▸ Aim: Set out the material from its first line through the line containing "42094 millimetres" as a numbered list, omitting blank lines.

▬▬▬

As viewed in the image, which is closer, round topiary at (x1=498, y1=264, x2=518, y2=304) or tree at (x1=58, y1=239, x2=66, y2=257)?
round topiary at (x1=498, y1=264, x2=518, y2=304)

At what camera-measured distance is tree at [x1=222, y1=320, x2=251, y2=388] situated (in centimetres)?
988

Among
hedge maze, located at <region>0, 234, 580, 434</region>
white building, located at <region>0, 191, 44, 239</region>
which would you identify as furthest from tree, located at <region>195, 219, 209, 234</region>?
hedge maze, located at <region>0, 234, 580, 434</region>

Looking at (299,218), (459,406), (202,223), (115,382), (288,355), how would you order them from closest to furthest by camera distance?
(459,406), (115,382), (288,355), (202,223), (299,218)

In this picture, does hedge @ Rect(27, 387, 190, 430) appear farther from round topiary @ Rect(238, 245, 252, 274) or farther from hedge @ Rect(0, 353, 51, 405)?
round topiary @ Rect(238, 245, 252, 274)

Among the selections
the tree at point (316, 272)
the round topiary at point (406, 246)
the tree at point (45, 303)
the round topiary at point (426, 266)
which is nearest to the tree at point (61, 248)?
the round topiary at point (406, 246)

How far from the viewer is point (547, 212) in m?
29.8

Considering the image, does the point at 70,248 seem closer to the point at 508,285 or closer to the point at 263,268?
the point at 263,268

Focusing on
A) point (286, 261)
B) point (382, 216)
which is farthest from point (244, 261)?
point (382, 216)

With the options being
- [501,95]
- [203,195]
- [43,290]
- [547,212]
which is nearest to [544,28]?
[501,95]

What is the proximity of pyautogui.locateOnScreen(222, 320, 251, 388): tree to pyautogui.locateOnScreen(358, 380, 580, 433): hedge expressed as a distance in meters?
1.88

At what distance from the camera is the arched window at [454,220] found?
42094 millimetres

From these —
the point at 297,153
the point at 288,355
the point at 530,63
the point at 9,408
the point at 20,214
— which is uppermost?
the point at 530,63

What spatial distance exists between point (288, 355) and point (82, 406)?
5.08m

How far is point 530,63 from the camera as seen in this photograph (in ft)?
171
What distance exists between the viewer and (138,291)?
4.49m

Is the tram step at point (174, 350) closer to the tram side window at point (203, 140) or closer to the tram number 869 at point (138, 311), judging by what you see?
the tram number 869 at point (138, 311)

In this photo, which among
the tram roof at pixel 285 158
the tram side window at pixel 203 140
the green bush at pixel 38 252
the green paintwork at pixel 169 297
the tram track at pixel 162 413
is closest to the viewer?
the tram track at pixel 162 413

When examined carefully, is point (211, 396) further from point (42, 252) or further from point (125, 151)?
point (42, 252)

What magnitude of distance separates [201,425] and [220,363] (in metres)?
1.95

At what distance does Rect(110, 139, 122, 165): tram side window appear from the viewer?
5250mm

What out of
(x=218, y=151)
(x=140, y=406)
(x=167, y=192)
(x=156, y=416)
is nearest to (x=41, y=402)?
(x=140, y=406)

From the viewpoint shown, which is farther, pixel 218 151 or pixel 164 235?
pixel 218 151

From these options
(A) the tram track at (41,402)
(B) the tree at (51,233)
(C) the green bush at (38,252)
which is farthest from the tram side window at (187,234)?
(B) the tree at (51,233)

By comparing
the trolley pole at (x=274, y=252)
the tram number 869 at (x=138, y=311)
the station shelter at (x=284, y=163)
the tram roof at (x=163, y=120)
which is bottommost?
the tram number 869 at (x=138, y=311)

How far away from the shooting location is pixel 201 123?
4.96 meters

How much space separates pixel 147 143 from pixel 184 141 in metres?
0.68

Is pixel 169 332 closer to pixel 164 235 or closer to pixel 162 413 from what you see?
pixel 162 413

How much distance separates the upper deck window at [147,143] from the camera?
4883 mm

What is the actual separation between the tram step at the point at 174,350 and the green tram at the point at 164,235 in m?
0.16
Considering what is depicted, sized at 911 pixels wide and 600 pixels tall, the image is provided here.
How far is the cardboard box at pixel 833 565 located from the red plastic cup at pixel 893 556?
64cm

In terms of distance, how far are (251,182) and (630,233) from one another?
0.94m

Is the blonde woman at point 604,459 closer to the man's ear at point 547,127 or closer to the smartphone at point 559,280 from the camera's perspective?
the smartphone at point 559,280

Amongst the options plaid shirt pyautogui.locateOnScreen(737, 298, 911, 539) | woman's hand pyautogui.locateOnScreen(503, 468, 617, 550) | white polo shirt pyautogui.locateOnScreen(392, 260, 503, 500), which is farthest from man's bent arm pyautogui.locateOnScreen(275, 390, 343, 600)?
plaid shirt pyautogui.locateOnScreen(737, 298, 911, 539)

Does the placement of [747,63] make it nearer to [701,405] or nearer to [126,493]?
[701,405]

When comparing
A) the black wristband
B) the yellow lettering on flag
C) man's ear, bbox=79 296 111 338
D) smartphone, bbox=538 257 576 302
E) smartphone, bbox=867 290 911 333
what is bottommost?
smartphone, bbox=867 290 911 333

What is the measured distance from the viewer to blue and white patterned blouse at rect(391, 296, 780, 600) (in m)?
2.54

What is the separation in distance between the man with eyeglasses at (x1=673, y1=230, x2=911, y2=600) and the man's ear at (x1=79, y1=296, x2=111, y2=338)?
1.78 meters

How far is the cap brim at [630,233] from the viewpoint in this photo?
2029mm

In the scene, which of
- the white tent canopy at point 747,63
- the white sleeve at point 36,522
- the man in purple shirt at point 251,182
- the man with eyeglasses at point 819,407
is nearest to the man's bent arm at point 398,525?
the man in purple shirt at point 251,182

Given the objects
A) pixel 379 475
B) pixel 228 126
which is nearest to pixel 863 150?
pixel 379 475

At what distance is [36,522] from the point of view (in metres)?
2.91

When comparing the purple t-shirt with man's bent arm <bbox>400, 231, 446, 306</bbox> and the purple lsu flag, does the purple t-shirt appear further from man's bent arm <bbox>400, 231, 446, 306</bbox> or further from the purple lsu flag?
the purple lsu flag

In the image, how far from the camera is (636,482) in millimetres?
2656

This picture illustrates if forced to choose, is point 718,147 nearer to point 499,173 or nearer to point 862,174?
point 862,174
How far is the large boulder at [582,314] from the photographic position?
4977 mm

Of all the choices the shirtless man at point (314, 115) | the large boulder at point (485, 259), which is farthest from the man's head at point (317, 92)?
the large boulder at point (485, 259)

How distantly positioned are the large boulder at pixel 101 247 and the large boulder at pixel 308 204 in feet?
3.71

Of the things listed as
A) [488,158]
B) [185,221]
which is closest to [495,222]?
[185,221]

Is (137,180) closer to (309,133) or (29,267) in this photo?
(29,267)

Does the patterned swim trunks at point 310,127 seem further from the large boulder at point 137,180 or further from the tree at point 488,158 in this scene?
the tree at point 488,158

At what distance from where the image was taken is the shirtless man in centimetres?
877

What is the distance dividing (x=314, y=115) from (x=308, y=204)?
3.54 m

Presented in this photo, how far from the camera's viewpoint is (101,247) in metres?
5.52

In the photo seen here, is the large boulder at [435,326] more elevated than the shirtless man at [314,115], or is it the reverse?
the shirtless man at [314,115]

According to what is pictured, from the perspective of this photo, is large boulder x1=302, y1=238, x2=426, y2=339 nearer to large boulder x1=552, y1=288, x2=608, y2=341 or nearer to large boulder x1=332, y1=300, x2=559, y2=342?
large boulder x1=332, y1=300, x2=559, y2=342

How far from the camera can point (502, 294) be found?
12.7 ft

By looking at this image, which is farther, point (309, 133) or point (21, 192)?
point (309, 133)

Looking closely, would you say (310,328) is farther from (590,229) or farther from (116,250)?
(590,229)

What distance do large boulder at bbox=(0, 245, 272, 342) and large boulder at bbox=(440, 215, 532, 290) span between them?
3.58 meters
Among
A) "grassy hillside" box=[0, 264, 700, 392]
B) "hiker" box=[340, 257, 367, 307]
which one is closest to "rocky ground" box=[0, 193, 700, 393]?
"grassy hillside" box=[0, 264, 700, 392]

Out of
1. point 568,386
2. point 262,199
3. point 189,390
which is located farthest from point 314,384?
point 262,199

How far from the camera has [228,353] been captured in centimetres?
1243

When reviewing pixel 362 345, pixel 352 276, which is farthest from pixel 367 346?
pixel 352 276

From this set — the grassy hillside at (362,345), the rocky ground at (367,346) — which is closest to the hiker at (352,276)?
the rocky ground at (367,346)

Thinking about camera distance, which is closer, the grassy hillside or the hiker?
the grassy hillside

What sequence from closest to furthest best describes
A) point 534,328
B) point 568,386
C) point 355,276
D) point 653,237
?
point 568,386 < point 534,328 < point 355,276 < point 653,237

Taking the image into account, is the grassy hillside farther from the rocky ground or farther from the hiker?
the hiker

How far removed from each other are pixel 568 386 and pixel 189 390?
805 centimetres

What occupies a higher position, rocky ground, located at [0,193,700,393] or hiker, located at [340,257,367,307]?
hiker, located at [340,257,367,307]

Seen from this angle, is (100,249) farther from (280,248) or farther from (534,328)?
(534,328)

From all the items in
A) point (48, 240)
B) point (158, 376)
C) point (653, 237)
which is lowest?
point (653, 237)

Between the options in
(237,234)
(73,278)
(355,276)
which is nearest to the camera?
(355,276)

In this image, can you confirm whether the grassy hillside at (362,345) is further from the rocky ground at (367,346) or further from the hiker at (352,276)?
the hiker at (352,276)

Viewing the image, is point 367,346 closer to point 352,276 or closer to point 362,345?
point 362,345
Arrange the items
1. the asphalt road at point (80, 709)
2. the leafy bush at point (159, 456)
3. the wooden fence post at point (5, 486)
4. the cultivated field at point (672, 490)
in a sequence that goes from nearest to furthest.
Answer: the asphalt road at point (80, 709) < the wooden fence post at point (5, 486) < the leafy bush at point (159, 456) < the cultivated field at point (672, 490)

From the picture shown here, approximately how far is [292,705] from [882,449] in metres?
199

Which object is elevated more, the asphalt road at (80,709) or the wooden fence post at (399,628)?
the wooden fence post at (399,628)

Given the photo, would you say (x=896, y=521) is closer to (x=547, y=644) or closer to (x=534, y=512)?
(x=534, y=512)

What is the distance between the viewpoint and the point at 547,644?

▬▬▬

▸ Task output:
1. As viewed in the image, which is closer, round topiary at (x1=498, y1=264, x2=518, y2=304) or tree at (x1=58, y1=239, x2=66, y2=257)?
2. round topiary at (x1=498, y1=264, x2=518, y2=304)
3. At what camera-measured distance is tree at [x1=222, y1=320, x2=251, y2=388] situated (in centimetres)?
4. 988
5. Among
6. hedge maze, located at <region>0, 234, 580, 434</region>
7. white building, located at <region>0, 191, 44, 239</region>
8. which would you identify as furthest from tree, located at <region>195, 219, 209, 234</region>?
9. hedge maze, located at <region>0, 234, 580, 434</region>
10. Looking at (299,218), (459,406), (202,223), (115,382), (288,355), how would you order them from closest to furthest by camera distance?
11. (459,406), (115,382), (288,355), (202,223), (299,218)
12. In this picture, does hedge @ Rect(27, 387, 190, 430) appear farther from round topiary @ Rect(238, 245, 252, 274) or farther from hedge @ Rect(0, 353, 51, 405)?
13. round topiary @ Rect(238, 245, 252, 274)
14. Among the selections
15. the tree at point (316, 272)
16. the round topiary at point (406, 246)
17. the tree at point (45, 303)
18. the round topiary at point (426, 266)
19. which is nearest to the tree at point (61, 248)?
20. the round topiary at point (406, 246)
21. How far from the viewer is point (547, 212) in m?
22. 29.8
23. Considering the image, does the point at 70,248 seem closer to the point at 508,285 or closer to the point at 263,268?
24. the point at 263,268
25. Focusing on
26. A) point (286, 261)
27. B) point (382, 216)
28. which is farthest from point (244, 261)?
29. point (382, 216)
30. With the options being
31. - [501,95]
32. - [203,195]
33. - [43,290]
34. - [547,212]
35. which is nearest to [544,28]?
36. [501,95]
37. What is the proximity of pyautogui.locateOnScreen(222, 320, 251, 388): tree to pyautogui.locateOnScreen(358, 380, 580, 433): hedge expressed as a distance in meters?
38. 1.88
39. At what distance from the camera is the arched window at [454,220] found?
40. 42094 millimetres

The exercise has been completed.